Decision digest (PR-body section). When assembling the PR body, include a short Decision digest: a one-time synthesis authored here at Deliver by re-reading the conversation, carrying only what the shipped artifacts cannot. Governing test — if a line is reconstructable from the diff, PR, or git history, it does not belong in the digest. It is a best-effort synthesis of what is salient and groundable, not an exhaustive log. Sections (omit any that come up empty — an absent section is correct, not a gap):

  • Outcome — one line: what shipped.
  • User steers — the user's scope-shaping decisions, quoted verbatim from their own turns.
  • Approach: chosen + rejected — the chosen approach and the alternatives ruled out, with why. Take the rejected alternatives from the verbatim CONVERGED synthesis relayed at Approve, not from the live Converge exchange.

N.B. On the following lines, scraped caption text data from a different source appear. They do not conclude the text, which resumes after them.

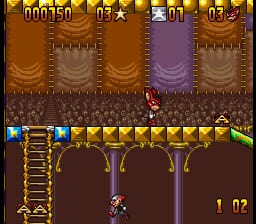 Aero the Acro-Bat screenshot 1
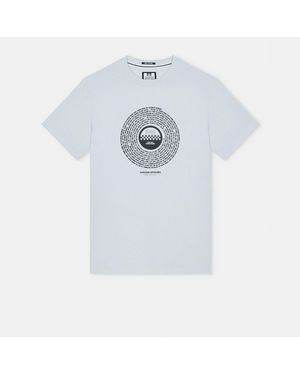 Weekend Offender Friday Night Graphic T-Shirt - White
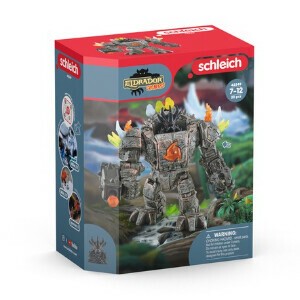 シュライヒ フィギュア  42549 マスターロボットとミニクリーチャー セット モンスター エルドラド
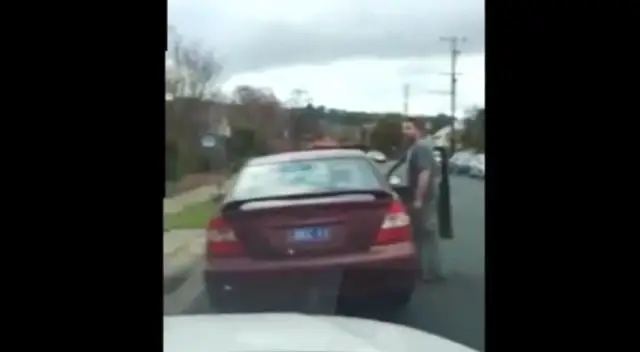 Albury, Australia: Helper assaulted in front of abortion clinic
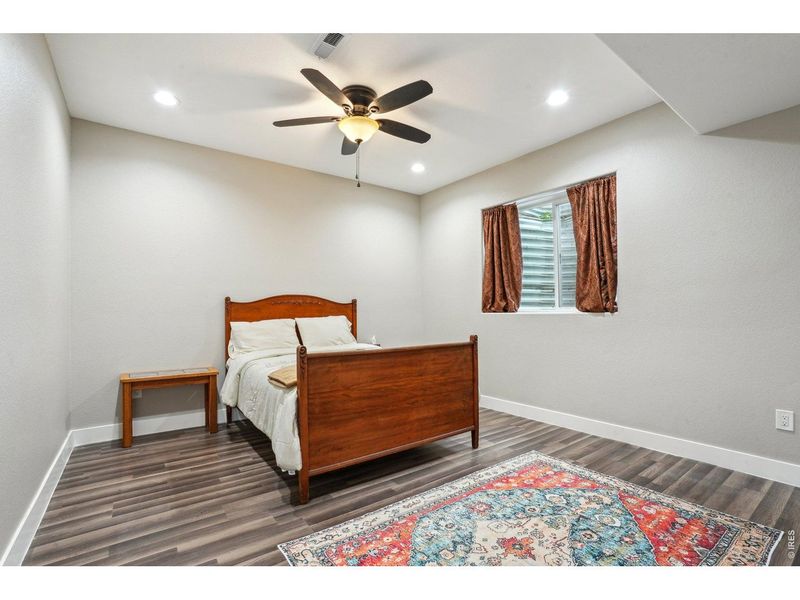 Furnished interior view inside a new home in , Denver (Image 29).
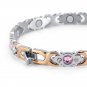 Evil Eyes-Stainless Steel Women Magnetic Bracelet for Arthritis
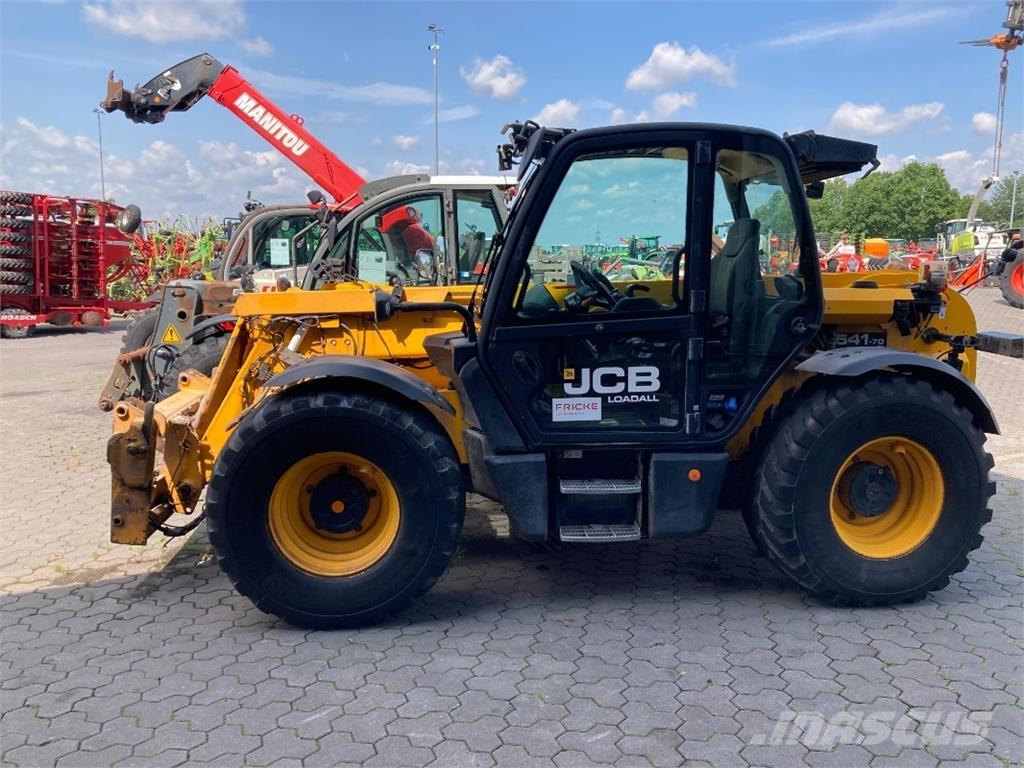 JCB 541-70 AgriPro Teleskopski viljuškari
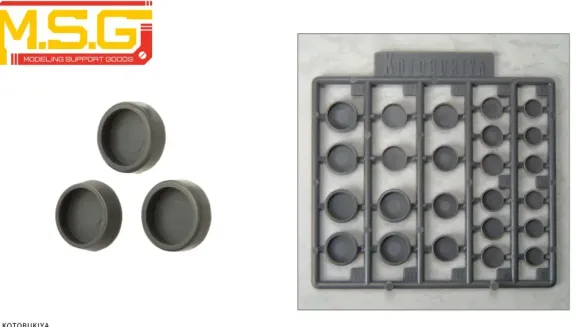 Plastic Unit P110 Round Nozzle (L) (Reissue)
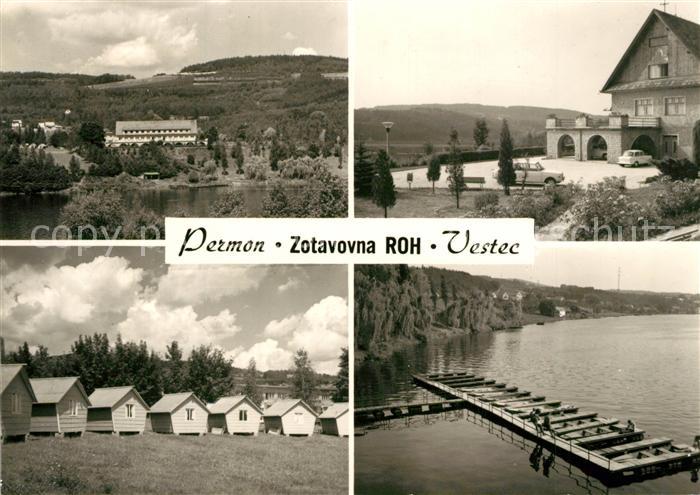 Vestec Zotavovna ROH okres Pribram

  • Reversals — decisions approved then overturned by discovery, with why. Derive from where the shipped diff contradicts the Approve-gate relay (a contradiction, not mere elaboration). Omit if none.

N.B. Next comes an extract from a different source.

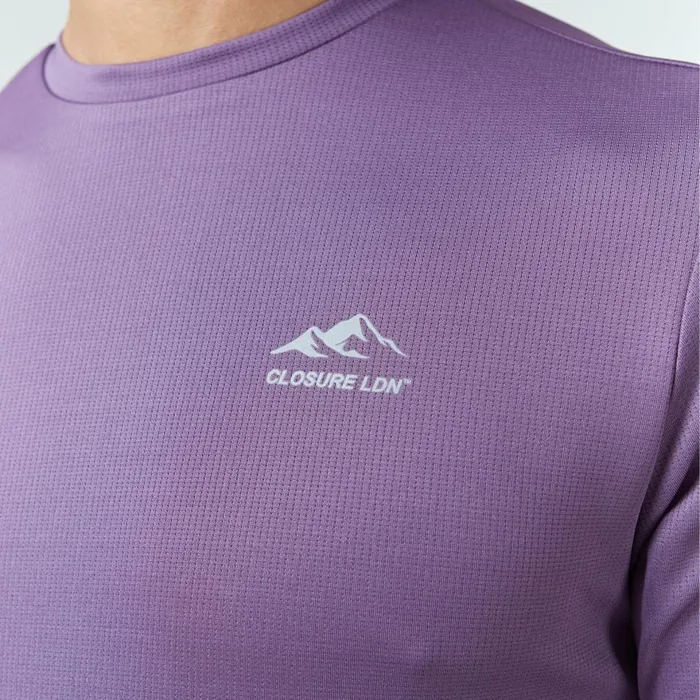 Closure London Training TShirt Plum Men TShirts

  • Gate decisions — the user's resolutions at the Approve/Refine gates, from the AskUserQuestion exchanges.
  • Deferred / caveats — what was knowingly punted or shipped imperfect, but only if it was actually raised on the wire; do not infer caveats the team did not name. Omit if none.

Each line must trace to a durable source — a user turn, the CONVERGED relay, or a gate exchange; if a line has no locatable source, drop it rather than reconstruct it from memory. Redact sensitive data: the digest is shipped output, so never carry secrets, credentials, tokens, or personal or otherwise sensitive information — even inside a verbatim quote; where a steer or decision turned on such a value, record the decision and replace the sensitive content with a placeholder (e.g. [redacted]). Keep it short — a long digest is a failed digest. The section list is closed: do not add a findings, review-highlights, or per-member section — each reintroduces an unbounded axis and rebuilds the very record this mode avoids. Author the digest once, at Deliver, from the conversation; do not keep notes during the run — the wire is the record, and the digest is a one-time projection of it. Its home is the PR body only (if the ship definition produces no PR, render it in the Deliver message instead) — never a repo file.

For the PR body, use file-based input. Run mktemp and capture its output as a single file path. Use that exact captured path string in every subsequent step: write the body to it via Write, then gh pr create --body-file <captured-path>, then rm <captured-path>. Do not regenerate the path between steps — one mktemp call binds one path used across all three operations. Inline --body "$(cat <<EOF ...)" triggers the bash safety heuristic and prompts unconditionally in auto mode; mktemp defends against symlink-race attacks on shared systems. (Commit messages follow the same file-based pattern via the Rung Commit Rule in swarm:workflow-rules; in Deliver the commit has already landed, so this paragraph applies only to the PR body.)